The first summer we were here we bought a lot of plants – many that we had grown successfully in Ireland - for our little garden. We had, to our regret, a lot of failures. (I still have a gooseberry bush from that time which, to date, has produced exactly one gooseberry.)
Our successes have all been those plants which grow profusely in the area. We get a great crop of white peaches, the Oleander produces flowers all through the summer, even our lemon tree produces enough fruit to keep my grandsons supplied with lemonade when they visit.
But, without a doubt the most successful planting has been our vine.When we bought this, now about nine years ago, we quite carefully selected a table grape variety; Chasselas. We knew this white grape was very rarely turned into wine (they do make some of Chasselas in Switzerland but this is usually damned with the faint praise of being “flowery”)
Coming from Ireland we knew nothing at all about vine cultivation but we were aware that they thrived here in the Languedoc. The Herault, our department, is in fact, the most densely planted wine area in the world.
For the first few years our vine didn’t seem to be doing much, or so we thought. In fact it was extremely busy sending down roots until it found the water table, as we are at the very top of the village this took a few years, but, once it settled its feet happily in moisture it started to shoot up.
Now our garden is on a level below our terrace, about four metres lower. Pretty soon we began to notice that the vine seemed to be making a beeline for the terrace.
Our terrace, for six months of the year, is the most used part of our house. We take nearly all of our meals there and, as it faces due south and is protected from all three other directions by the house, it is a sun trap par excellence.
This of course brings its own problems as during the mid-summer months it becomes, particularly at mid-day, often too hot to enjoy and really needs some shade. This we have provided over the years by a variety of sunshades, but as we watched the vine climb up to the terrace we realised that it was, as originally intended, going to lend a hand and provide us with the best shade of all, a vine.
I may not be the gardener of the house but I certainly have adopted the role of tender of the vine. Every year over the last three or four, once the vine starts to shoot, you will find me up a ladder cajoling, teasing and weaving the vine into providing the best possible shade from the sun. Every year also, in April, I have meticulously cut off every bunch of grapes (leaving just enough to make grape jelly for the grandsons) this is to encourage the vine to make more shoots and leaves which was what we wanted.
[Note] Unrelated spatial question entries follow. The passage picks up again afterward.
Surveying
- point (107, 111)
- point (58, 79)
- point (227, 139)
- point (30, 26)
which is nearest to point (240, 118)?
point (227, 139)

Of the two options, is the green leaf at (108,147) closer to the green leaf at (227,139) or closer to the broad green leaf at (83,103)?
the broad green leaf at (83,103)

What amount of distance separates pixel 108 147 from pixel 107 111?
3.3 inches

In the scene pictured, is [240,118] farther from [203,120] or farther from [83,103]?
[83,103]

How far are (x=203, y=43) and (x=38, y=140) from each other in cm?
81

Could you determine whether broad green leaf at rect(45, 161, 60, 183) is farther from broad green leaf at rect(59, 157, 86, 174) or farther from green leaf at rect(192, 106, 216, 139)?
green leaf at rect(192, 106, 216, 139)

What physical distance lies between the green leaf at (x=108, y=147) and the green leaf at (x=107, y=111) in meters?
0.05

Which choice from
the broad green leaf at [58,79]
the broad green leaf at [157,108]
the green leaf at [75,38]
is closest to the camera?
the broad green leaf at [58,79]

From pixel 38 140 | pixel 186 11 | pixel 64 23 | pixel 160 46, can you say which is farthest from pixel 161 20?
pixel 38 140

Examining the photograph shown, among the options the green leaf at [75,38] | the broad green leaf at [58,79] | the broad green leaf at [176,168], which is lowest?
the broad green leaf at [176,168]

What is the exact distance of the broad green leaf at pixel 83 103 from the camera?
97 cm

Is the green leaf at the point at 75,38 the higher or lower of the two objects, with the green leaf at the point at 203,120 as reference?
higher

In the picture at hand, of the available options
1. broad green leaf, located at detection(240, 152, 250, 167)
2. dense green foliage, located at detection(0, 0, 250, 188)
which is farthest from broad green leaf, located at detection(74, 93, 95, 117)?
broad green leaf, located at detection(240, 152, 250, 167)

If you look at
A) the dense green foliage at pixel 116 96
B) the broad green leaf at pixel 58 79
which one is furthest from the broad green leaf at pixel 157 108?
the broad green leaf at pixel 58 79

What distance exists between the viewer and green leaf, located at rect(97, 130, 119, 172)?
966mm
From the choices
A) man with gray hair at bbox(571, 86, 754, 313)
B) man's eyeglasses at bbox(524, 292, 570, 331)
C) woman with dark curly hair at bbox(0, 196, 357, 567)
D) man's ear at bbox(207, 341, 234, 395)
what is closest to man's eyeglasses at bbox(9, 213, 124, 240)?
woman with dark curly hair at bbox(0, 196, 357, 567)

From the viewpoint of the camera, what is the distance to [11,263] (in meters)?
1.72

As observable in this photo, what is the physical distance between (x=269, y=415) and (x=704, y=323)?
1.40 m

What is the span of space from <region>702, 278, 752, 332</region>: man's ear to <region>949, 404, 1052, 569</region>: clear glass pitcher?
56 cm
This year I think we will make it, as you can see from the picture taken from across the valley from the house, the vine is already doing an excellent job and has a lot more growing to do. As a reward for its diligence I have decided this year for the first time, not to snip off the grapes. The truth of the matter is that it would produce far more than either I or my guests could possibly use. I shall leave a few come to full ripeness for the jelly and some more for the pure luxury of snipping off a bunch as I serve the cheese at dinner time and adding it to the board for the guests.
For the rest I am going to follow a recipe which the thrifty French housewife in these parts has traditionally used. Just before they ripen the grapes are snipped from the vine and squeezed to make Verjuice. This mild vinegar is now again becoming popular in cooking, and when properly preserved, capable of lasting until the next harvest. I will let you know how I get on.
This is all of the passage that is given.